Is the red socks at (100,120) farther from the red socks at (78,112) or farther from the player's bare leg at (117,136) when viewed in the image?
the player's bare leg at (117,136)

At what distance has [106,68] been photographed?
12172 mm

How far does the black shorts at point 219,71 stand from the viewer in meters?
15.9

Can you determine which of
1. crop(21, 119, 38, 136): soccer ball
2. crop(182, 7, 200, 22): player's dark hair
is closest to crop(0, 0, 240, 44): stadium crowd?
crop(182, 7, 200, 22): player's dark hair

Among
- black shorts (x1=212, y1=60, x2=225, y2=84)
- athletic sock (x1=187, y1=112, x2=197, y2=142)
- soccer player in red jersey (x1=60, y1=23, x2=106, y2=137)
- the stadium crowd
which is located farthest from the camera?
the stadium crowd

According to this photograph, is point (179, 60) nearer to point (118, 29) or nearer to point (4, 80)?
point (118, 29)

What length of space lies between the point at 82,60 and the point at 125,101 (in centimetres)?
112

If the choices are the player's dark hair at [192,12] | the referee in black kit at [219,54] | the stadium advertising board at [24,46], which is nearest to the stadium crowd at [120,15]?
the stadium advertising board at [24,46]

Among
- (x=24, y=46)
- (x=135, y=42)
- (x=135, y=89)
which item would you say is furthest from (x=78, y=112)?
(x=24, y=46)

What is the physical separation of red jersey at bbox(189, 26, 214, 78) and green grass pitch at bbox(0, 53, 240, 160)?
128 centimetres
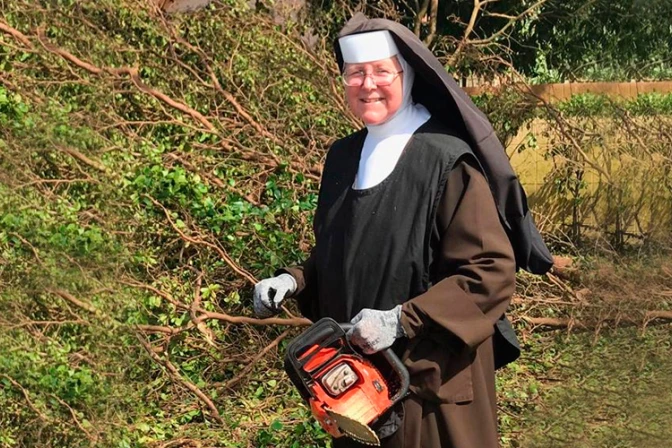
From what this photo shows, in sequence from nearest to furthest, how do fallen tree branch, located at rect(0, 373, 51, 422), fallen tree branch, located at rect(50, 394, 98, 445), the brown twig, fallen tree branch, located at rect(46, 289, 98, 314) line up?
fallen tree branch, located at rect(0, 373, 51, 422) < fallen tree branch, located at rect(50, 394, 98, 445) < fallen tree branch, located at rect(46, 289, 98, 314) < the brown twig

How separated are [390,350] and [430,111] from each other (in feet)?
2.26

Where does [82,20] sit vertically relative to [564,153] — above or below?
above

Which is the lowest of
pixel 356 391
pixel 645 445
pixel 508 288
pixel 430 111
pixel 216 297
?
pixel 645 445

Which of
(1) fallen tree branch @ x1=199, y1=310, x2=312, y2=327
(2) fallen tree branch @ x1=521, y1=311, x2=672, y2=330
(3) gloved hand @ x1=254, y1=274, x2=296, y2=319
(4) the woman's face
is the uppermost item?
(4) the woman's face

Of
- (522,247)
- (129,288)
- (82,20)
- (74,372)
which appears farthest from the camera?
(82,20)

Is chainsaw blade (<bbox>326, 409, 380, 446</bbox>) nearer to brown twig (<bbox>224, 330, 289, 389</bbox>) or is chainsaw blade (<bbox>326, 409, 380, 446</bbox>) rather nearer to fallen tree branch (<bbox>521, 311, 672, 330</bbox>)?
brown twig (<bbox>224, 330, 289, 389</bbox>)

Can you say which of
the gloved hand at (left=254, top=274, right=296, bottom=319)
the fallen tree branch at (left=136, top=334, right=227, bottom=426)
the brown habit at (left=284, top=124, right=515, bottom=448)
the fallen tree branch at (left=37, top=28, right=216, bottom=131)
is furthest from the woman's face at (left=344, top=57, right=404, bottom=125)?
the fallen tree branch at (left=37, top=28, right=216, bottom=131)

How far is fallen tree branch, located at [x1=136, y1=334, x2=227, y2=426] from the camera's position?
4852 millimetres

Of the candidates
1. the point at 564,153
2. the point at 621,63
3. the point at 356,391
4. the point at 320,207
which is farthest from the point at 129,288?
the point at 621,63

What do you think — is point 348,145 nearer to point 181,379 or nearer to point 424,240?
point 424,240

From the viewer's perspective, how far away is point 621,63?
8539 millimetres

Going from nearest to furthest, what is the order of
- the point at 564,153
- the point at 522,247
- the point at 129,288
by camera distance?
1. the point at 522,247
2. the point at 129,288
3. the point at 564,153

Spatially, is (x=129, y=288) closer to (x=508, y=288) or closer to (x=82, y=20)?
(x=82, y=20)

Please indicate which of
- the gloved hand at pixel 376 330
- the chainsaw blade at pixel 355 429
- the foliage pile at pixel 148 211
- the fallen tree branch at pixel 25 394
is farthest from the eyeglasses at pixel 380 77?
the fallen tree branch at pixel 25 394
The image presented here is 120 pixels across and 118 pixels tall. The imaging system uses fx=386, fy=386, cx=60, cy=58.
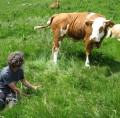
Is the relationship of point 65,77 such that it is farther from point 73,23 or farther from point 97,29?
point 73,23

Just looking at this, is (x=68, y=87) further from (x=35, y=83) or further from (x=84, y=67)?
(x=84, y=67)

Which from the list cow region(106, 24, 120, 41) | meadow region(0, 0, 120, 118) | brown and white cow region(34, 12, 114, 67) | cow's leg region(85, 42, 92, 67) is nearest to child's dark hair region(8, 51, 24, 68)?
meadow region(0, 0, 120, 118)

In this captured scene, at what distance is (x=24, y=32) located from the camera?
624 inches

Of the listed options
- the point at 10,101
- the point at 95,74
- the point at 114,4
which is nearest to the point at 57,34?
the point at 95,74

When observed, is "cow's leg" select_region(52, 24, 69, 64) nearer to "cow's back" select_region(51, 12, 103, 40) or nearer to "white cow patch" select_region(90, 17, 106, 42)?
"cow's back" select_region(51, 12, 103, 40)

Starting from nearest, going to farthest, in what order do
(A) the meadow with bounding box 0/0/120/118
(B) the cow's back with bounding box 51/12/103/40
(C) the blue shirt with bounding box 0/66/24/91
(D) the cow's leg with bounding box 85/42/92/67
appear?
(A) the meadow with bounding box 0/0/120/118 → (C) the blue shirt with bounding box 0/66/24/91 → (D) the cow's leg with bounding box 85/42/92/67 → (B) the cow's back with bounding box 51/12/103/40

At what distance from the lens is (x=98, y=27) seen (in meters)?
11.1

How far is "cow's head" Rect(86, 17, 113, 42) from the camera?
11.1 metres

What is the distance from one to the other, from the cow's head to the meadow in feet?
2.85

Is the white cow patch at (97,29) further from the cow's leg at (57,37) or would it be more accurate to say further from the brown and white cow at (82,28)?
the cow's leg at (57,37)

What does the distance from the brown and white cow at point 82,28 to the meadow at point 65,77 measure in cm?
54

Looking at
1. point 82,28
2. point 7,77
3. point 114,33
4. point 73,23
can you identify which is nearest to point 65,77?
point 7,77

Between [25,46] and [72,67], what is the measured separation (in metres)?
2.66

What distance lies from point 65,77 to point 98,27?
6.67 ft
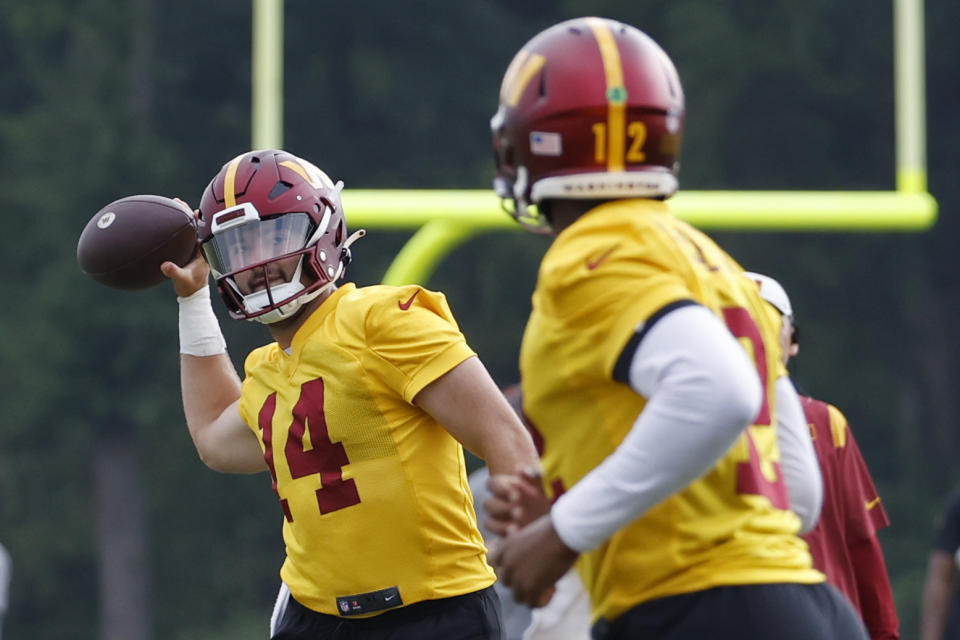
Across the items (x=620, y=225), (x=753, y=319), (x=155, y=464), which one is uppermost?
(x=620, y=225)

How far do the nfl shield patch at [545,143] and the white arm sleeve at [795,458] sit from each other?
0.48 metres

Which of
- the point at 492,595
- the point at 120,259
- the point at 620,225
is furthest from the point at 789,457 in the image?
the point at 120,259

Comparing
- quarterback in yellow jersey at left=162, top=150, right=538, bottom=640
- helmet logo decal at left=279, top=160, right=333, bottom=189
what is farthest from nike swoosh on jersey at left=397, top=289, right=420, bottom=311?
helmet logo decal at left=279, top=160, right=333, bottom=189

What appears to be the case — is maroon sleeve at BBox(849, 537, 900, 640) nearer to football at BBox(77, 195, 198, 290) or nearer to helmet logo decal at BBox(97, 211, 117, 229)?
football at BBox(77, 195, 198, 290)

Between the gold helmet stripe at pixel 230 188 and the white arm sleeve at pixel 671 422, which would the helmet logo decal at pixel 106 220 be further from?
the white arm sleeve at pixel 671 422

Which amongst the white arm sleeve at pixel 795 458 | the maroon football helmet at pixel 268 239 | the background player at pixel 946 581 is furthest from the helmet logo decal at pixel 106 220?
the background player at pixel 946 581

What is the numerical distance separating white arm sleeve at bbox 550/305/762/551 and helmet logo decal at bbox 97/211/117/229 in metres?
2.00

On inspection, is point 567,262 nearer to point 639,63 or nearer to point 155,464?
point 639,63

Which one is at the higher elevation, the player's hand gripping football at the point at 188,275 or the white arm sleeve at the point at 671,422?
the white arm sleeve at the point at 671,422

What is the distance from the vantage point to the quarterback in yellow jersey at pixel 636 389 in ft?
6.98

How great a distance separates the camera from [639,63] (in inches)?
93.0

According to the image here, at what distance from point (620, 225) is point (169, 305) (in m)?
15.7

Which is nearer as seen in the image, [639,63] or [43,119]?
[639,63]

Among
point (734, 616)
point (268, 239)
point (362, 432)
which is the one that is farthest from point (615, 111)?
point (268, 239)
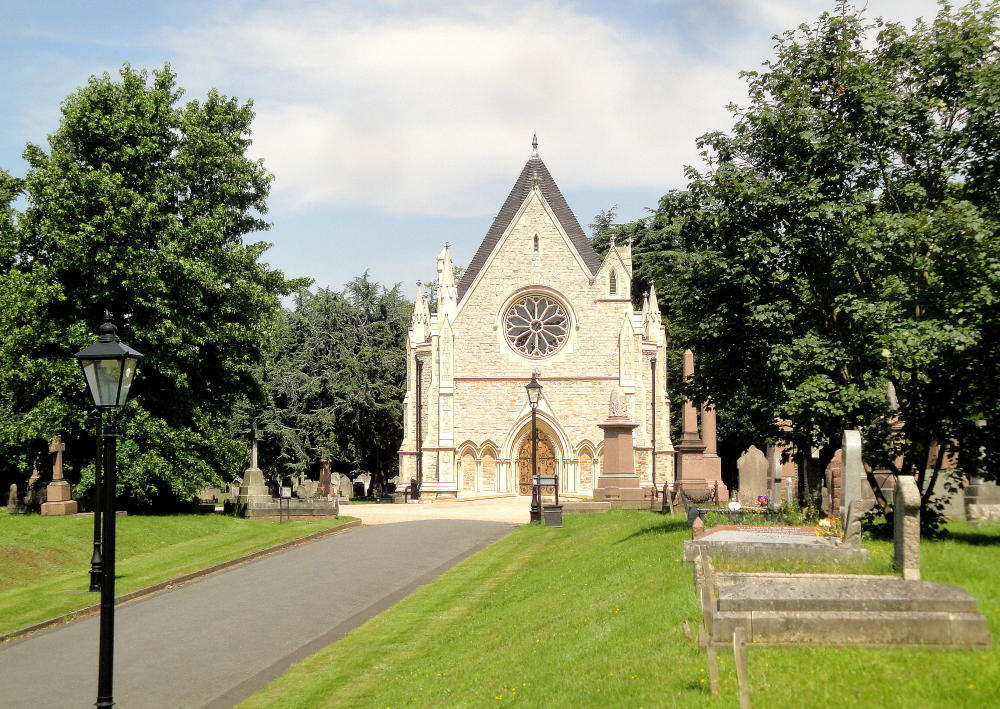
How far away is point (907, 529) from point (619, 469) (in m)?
21.3

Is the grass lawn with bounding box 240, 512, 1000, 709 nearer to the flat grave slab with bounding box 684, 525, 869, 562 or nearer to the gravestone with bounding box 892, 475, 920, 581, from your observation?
the flat grave slab with bounding box 684, 525, 869, 562

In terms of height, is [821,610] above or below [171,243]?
below

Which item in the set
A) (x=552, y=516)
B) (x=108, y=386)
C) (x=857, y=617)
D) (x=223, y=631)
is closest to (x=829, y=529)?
(x=857, y=617)

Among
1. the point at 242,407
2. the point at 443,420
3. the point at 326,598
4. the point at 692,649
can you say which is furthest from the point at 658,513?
the point at 242,407

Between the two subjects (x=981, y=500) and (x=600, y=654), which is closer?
(x=600, y=654)

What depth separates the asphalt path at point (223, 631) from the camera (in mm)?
11680

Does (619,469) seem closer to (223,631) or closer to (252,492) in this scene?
(252,492)

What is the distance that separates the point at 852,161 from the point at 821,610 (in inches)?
399

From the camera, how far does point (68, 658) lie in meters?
13.5

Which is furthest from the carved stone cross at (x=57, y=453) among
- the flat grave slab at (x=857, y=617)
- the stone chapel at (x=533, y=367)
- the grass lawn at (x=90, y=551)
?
the flat grave slab at (x=857, y=617)

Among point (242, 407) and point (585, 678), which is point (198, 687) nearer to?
point (585, 678)

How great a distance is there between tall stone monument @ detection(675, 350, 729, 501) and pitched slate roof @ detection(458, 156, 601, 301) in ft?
50.1

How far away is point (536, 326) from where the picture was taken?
46000mm

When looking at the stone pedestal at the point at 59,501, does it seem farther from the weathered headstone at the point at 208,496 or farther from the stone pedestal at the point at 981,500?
the stone pedestal at the point at 981,500
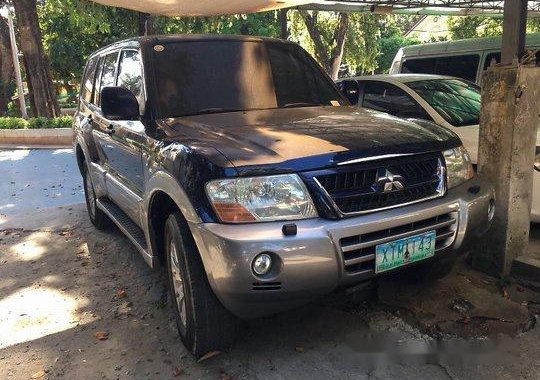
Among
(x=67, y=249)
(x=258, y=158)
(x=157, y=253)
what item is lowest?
(x=67, y=249)

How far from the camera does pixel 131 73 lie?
3.96 meters

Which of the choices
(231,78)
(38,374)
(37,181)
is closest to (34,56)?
(37,181)

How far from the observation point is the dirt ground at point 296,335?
9.35 feet

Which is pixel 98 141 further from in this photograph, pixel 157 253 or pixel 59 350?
pixel 59 350

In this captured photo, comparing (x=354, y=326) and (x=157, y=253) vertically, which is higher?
(x=157, y=253)

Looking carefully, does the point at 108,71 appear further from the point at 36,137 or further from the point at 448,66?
the point at 36,137

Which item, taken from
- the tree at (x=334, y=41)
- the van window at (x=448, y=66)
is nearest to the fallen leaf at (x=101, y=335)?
the van window at (x=448, y=66)

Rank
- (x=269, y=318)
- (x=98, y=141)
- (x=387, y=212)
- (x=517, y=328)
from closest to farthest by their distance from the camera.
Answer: (x=387, y=212), (x=517, y=328), (x=269, y=318), (x=98, y=141)

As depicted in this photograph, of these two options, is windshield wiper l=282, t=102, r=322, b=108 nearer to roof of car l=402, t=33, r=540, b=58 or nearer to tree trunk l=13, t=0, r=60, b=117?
roof of car l=402, t=33, r=540, b=58

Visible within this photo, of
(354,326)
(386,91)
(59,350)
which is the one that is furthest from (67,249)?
(386,91)

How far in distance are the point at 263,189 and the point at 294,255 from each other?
0.36 meters

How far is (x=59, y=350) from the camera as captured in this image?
3252mm

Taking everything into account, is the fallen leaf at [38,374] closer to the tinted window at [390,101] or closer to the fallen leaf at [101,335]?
the fallen leaf at [101,335]

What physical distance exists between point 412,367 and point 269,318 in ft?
3.21
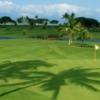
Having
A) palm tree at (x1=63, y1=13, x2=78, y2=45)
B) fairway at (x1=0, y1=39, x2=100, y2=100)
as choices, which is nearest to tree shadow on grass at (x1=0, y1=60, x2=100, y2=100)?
fairway at (x1=0, y1=39, x2=100, y2=100)

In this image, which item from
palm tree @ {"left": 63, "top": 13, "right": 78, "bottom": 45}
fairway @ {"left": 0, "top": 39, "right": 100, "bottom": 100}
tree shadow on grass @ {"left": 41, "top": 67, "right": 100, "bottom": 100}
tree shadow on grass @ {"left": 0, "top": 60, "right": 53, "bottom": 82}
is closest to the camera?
fairway @ {"left": 0, "top": 39, "right": 100, "bottom": 100}

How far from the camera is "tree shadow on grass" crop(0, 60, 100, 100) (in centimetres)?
2875

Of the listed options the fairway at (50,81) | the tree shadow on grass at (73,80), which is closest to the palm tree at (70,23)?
the fairway at (50,81)

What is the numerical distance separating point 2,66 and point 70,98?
46.8 ft

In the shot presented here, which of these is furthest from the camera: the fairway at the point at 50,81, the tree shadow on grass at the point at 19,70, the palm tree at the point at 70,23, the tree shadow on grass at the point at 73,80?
the palm tree at the point at 70,23

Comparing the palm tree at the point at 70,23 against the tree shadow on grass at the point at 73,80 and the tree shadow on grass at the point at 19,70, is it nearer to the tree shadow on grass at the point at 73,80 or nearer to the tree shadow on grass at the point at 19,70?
the tree shadow on grass at the point at 19,70

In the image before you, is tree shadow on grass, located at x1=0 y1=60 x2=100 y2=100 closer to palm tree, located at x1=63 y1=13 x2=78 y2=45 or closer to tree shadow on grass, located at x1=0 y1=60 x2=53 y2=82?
tree shadow on grass, located at x1=0 y1=60 x2=53 y2=82

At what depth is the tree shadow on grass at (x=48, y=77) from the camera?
28.8 meters

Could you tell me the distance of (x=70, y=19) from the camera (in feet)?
330

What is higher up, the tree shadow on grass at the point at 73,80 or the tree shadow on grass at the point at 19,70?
the tree shadow on grass at the point at 73,80

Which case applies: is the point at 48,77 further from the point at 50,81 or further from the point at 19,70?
the point at 19,70

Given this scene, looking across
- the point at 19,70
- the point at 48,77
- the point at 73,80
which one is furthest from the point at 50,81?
the point at 19,70

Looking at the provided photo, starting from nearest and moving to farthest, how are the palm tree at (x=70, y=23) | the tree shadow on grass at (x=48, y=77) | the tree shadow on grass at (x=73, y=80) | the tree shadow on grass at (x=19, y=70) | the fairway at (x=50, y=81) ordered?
A: the fairway at (x=50, y=81)
the tree shadow on grass at (x=73, y=80)
the tree shadow on grass at (x=48, y=77)
the tree shadow on grass at (x=19, y=70)
the palm tree at (x=70, y=23)

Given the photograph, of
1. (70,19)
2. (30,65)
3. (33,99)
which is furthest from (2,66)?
(70,19)
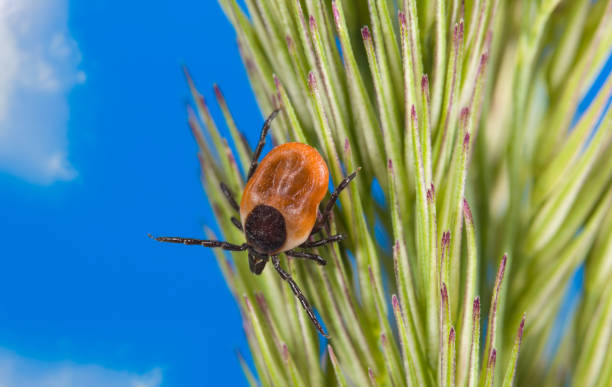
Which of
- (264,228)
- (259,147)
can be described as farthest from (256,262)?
(259,147)

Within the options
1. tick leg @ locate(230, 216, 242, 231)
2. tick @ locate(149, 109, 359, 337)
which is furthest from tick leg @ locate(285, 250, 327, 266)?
tick leg @ locate(230, 216, 242, 231)

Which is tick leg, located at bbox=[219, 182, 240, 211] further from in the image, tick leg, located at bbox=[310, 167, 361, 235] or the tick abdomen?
tick leg, located at bbox=[310, 167, 361, 235]

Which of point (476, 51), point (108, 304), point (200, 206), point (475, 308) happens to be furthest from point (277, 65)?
point (108, 304)

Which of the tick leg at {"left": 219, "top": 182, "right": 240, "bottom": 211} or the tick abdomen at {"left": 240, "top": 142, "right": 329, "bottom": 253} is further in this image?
the tick leg at {"left": 219, "top": 182, "right": 240, "bottom": 211}

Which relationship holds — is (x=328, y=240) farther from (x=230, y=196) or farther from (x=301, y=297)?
(x=230, y=196)

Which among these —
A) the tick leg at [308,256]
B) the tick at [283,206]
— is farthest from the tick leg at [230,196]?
the tick leg at [308,256]

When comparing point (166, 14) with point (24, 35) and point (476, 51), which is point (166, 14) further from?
point (476, 51)

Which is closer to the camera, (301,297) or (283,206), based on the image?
(301,297)
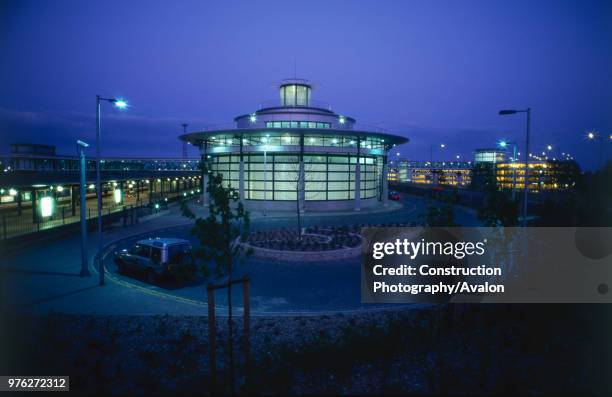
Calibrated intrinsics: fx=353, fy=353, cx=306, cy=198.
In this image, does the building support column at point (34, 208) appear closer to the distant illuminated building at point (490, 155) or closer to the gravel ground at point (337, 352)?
the gravel ground at point (337, 352)

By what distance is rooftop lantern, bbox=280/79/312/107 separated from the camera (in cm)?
4656

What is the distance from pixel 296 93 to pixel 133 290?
38202 millimetres

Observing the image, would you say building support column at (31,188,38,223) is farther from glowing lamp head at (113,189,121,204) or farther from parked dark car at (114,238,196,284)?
parked dark car at (114,238,196,284)

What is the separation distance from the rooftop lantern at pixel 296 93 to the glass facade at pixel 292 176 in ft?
33.8

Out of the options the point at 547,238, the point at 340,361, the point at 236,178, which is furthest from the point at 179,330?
the point at 236,178

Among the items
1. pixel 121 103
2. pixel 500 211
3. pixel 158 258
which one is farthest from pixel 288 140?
pixel 500 211

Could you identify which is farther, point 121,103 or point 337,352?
point 121,103

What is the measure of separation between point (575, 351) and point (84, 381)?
11150 millimetres

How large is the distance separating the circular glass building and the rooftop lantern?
7.59 feet

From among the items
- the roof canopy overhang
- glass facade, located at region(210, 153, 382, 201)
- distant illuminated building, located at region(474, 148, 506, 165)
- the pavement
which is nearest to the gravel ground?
the pavement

-.-.-

### WHAT TO DO
Echo the lines word for word, everything from the line containing "How far does the" down to the line containing "128 centimetres".

### RESULT OF THIS EXERCISE
How far does the black shorts at point 219,71 stand from the viewer in meters?
15.9

Can you determine which of
1. crop(21, 119, 38, 136): soccer ball
2. crop(182, 7, 200, 22): player's dark hair
is closest to crop(0, 0, 240, 44): stadium crowd?
crop(182, 7, 200, 22): player's dark hair

Among
- black shorts (x1=212, y1=60, x2=225, y2=84)
- athletic sock (x1=187, y1=112, x2=197, y2=142)
- soccer player in red jersey (x1=60, y1=23, x2=106, y2=137)
- the stadium crowd
which is located farthest from the camera?
the stadium crowd

According to this photograph, is point (179, 60) nearer to point (118, 29) or nearer to point (4, 80)?
point (118, 29)

What length of space lies between the point at 82,60 and the point at 125,101 (in centimetres)?
112

If the choices are the player's dark hair at [192,12] | the referee in black kit at [219,54] | the stadium advertising board at [24,46], which is nearest to the stadium crowd at [120,15]?
the stadium advertising board at [24,46]

Among
- (x=24, y=46)
- (x=135, y=42)
- (x=135, y=89)
which item would you say is furthest from (x=78, y=112)?
(x=24, y=46)

What is the physical separation of red jersey at bbox(189, 26, 214, 78) and green grass pitch at bbox(0, 53, 240, 160)?
128 centimetres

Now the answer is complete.